Here is the report I wrote based on the various approaches discussed in this thread. The intended audience is the other programmers I work with.
Benchmarking Comparison of SAS Procedures
Various SAS procedures were tested to determine the best method to match the diagnosis and procedure codes in patient data files to lists of codes to be flagged for various medical conditions of interest.
There were 3 main approaches: Proc SQL merge, data step arrays, and data step hash. There were also some minor variants of these approaches that were tested as well. The input patient data file was about 78.5GB. The output file varies by approach.
Proc SQL merge (see Appendix A for syntax)
The lists of codes to be flagged were imported from Excel tab-by-tab, and a flag variable was added corresponding to each code. The imported lists were then combined into a single SAS file. This file was matched on all 27 proc variables and 26 DX variables in the data file using JOIN. Variants were tested with various Where statements (for example, requiring that the proc/DX variables in the data file must not be blank, in an effort to avoid the time needed to match blanks to the flag file). The Where statements had little to no effect. The resulting output file was approximately 133GB.

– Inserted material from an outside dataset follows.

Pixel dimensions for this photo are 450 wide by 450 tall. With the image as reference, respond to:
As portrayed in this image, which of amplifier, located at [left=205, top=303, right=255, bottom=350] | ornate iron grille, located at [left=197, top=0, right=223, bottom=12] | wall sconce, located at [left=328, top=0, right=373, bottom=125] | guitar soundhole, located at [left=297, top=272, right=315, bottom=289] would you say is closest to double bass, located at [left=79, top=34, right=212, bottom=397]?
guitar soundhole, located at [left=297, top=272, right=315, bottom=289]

IMPORTANT NOTE: During testing, some slight discrepancies in flag frequencies (< 0.5%) were discovered between the Proc SQL and Array versions. In each occurrence, the Proc SQL version failed to flag a small number of cases that were flagged in the array version. Manual review confirmed these cases should have been flagged. These discrepancies were apparently due to SAS running out of memory during the merge, even though less than half of the computer’s RAM was in use. SAS did not provide any error messages or even warnings about this in the log. By default, SAS only uses 2GB of RAM. Increasing the RAM corrected the frequency issue, but did not have a notable impact on processing speed. See Appendix D for discussion of this issue and how to correct it.
Here are typical results:
real time 28:08:32.61
cpu time 7:24:39.17
Data step Array (see Appendix B for syntax)

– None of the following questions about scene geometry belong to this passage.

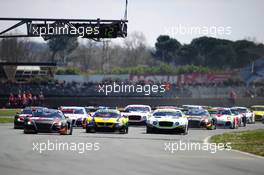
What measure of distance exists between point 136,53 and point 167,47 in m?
5.15

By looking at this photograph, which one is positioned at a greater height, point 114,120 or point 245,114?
point 114,120

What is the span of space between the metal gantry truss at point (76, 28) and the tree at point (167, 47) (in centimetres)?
8271

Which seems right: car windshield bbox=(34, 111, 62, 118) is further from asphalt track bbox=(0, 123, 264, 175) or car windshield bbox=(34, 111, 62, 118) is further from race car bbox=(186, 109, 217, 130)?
race car bbox=(186, 109, 217, 130)

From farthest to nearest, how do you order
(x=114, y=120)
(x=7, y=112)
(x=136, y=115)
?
1. (x=7, y=112)
2. (x=136, y=115)
3. (x=114, y=120)

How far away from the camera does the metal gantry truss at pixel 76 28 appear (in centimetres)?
3384

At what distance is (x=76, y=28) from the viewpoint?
1357 inches

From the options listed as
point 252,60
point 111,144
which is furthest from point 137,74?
point 111,144

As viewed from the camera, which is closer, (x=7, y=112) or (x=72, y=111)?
(x=72, y=111)

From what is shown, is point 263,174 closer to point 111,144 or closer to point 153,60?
point 111,144

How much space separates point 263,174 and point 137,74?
7059 centimetres

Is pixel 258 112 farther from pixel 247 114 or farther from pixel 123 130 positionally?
pixel 123 130

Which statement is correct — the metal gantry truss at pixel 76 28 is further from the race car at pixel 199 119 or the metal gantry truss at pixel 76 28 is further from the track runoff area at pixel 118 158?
the track runoff area at pixel 118 158

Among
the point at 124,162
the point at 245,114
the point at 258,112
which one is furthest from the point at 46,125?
the point at 258,112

The lists of codes to be flagged are imported into list variables. Each tab has 2 list variables, one for proc and one for DX codes. An array is then used to compare all proc variables in the data file to the proc list variables, and a similar array is used for DX variables. The resulting output file is approximately 159GB.
real time 13:07:03.42
cpu time 12:53:12.39
A variant was tested that included a command to delete records for which all flags = 0. This variant saved over 2 hours of processing time. The resulting output file was approximately 142GB.
real time 10:47:45.35
cpu time 10:43:20.82
Data step Hash (see Appendix C for syntax)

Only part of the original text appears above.